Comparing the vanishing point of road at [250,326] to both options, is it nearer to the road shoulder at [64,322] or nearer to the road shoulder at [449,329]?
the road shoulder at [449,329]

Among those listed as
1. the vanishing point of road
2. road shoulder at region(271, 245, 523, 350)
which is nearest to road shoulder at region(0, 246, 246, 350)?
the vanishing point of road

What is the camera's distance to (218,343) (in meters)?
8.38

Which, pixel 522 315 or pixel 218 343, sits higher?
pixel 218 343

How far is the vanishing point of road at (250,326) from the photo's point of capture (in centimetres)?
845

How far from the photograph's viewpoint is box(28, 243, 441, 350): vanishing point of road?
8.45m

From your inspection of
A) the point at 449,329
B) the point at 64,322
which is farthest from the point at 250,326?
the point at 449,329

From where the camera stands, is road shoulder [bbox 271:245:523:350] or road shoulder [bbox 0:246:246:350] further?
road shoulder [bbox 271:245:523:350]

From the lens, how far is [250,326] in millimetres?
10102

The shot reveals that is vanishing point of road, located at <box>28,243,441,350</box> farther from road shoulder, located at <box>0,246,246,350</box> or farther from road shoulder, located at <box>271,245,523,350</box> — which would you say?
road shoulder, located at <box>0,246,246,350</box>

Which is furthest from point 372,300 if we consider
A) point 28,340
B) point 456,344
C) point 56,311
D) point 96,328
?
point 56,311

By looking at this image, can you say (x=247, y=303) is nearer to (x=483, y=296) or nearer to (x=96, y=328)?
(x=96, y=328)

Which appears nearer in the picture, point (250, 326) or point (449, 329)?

# Task to carry out
Could you rewrite all of the data above as a numbered list with one line per item, leaving out the blank lines?

# Task solution
1. Comparing the vanishing point of road at [250,326] to both options, is it nearer to the road shoulder at [64,322] or nearer to the road shoulder at [449,329]?
2. the road shoulder at [449,329]
3. Among those listed as
4. 1. the vanishing point of road
5. 2. road shoulder at region(271, 245, 523, 350)
6. which is nearest to road shoulder at region(0, 246, 246, 350)?
7. the vanishing point of road
8. What is the camera's distance to (218,343) (in meters)?
9. 8.38
10. Which, pixel 522 315 or pixel 218 343, sits higher?
11. pixel 218 343
12. How far is the vanishing point of road at (250,326) from the photo's point of capture (in centimetres)?
13. 845
14. How far from the photograph's viewpoint is box(28, 243, 441, 350): vanishing point of road?
15. 8.45m
16. From your inspection of
17. A) the point at 449,329
18. B) the point at 64,322
19. which is farthest from the point at 250,326?
20. the point at 449,329
21. From where the camera stands, is road shoulder [bbox 271:245:523:350] or road shoulder [bbox 0:246:246:350] further?
22. road shoulder [bbox 271:245:523:350]
23. From the lens, how far is [250,326] in millimetres?
24. 10102
25. The shot reveals that is vanishing point of road, located at <box>28,243,441,350</box> farther from road shoulder, located at <box>0,246,246,350</box> or farther from road shoulder, located at <box>271,245,523,350</box> — which would you say?
26. road shoulder, located at <box>0,246,246,350</box>
27. Which is furthest from point 372,300 if we consider
28. A) point 28,340
29. B) point 456,344
30. C) point 56,311
31. D) point 96,328
32. ?
33. point 56,311
34. By looking at this image, can you say (x=247, y=303) is nearer to (x=483, y=296) or nearer to (x=96, y=328)?
35. (x=96, y=328)
36. Which appears nearer in the picture, point (250, 326) or point (449, 329)?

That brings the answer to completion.